In tale evento il mistero della Divinità si svela come fedeltà e amore.
Il Salmista aggiunge un aspetto particolare della preghiera: l’esperienza orante deve irradiarsi nel mondo, trasformandosi in testimonianza presso chi non condivide la nostra fede.
Infatti, in apertura, l’orizzonte si allarga a « tutti i popoli » e a « tutte le nazioni » ( Sal 117,1 ), perché di fronte alla bellezza e alla gioia della fede siano anch’esse conquistate dal desiderio di conoscere, incontrare e lodare Dio.
3. In un mondo tecnologico minato da un’eclisse del sacro, in una società che si compiace in una certa autosufficienza, la testimonianza dell’orante è come un raggio di luce nell’oscurità.
In un primo tempo può solo incuriosire, poi può indurre la persona riflessiva a interrogarsi sul senso della preghiera e, infine, può suscitare un crescente desiderio di farne l’esperienza.
Per questo, la preghiera non è mai un evento solitario, ma tende a dilatarsi fino a coinvolgere il mondo intero.
4. Noi ora accompagniamo il Salmo 116 con le parole di un grande Padre della Chiesa d’Oriente, sant’Efrem il Siro, vissuto nel quarto secolo.

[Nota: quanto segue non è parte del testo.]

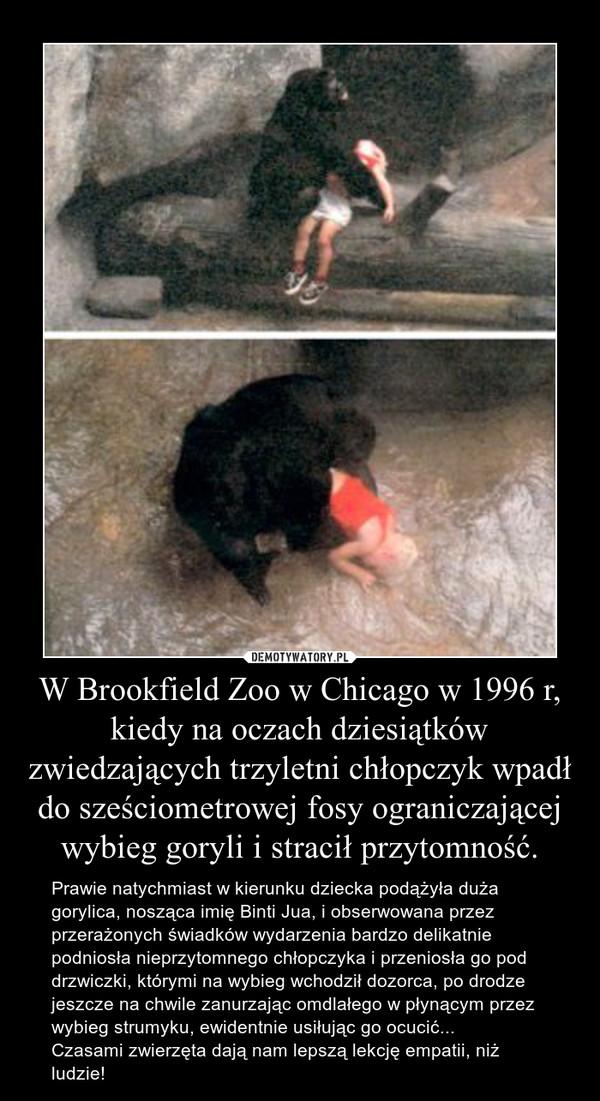 W Brookfield Zoo w Chicago w 1996 r, kiedy na oczach dziesiątków zwiedzających trzyletni chłopczyk wpadł do sześciometrowej fosy ograniczającej wybieg goryli i stracił przytomność. – Prawie natychmiast w kierunku dziecka podążyła duża gorylica, nosząca imię Binti Jua, i obserwowana przez przerażonych świadków wydarzenia bardzo delikatnie podniosła nieprzytomnego chłopczyka i przeniosła go pod drzwiczki, którymi na wybieg wchodził dozorca, po drodze jeszcze na chwile zanurzając omdlałego w płynącym przez wybieg strumyku, ewidentnie usiłując go ocucić...Czasami zwierzęta dają nam lepszą lekcję empatii, niż ludzie!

In uno dei suoi Inni sulla Fede, il quattordicesimo, egli esprime il desiderio di non far cessare mai la lode di Dio, coinvolgendo anche « tutti coloro che comprendono la verità » divina.
Ecco la sua testimonianza: « Come può la mia arpa, Signore, cessare la tua lode? / Come potrei insegnare alla mia lingua l’infedeltà? / Il tuo amore ha dato confidenza al mio imbarazzo, / ma la mia volontà è ancora ingrata ( strofa 9 ).
È giusto che l’uomo riconosca la tua divinità, / è giusto per gli esseri celesti lodare la tua umanità; / gli esseri celesti erano stupiti di vedere quanto ti sei annientato, / e quelli della terra di vedere quanto ti sei esaltato» ( str. 10: L’Arpa dello Spirito, Roma 1999, pp. 26-28 ).
5. In un altro inno ( Inni di Nisibi, 50 ) sant’Efrem conferma questo suo impegno di lode incessante, e ne esprime il motivo nell’amore e nella compassione divina per noi, proprio come suggerisce il nostro Salmo.
« In te, Signore, possa la mia bocca far uscire la lode dal silenzio. / Che le nostre bocche non siano povere di lode, / che le nostre labbra non siano povere nel confessare; / possa la tua lode vibrare in noi! ( str. 2 ).
Poiché è nel nostro Signore che la radice della nostra fede è innestata; / benché lontano, tuttavia egli è vicino nella fusione dell’amore. / Che le radici del nostro amore siano legate a lui, / che la piena misura della sua compassione sia effusa su di noi» ( str. 6: ibid., pp. 77.80 ).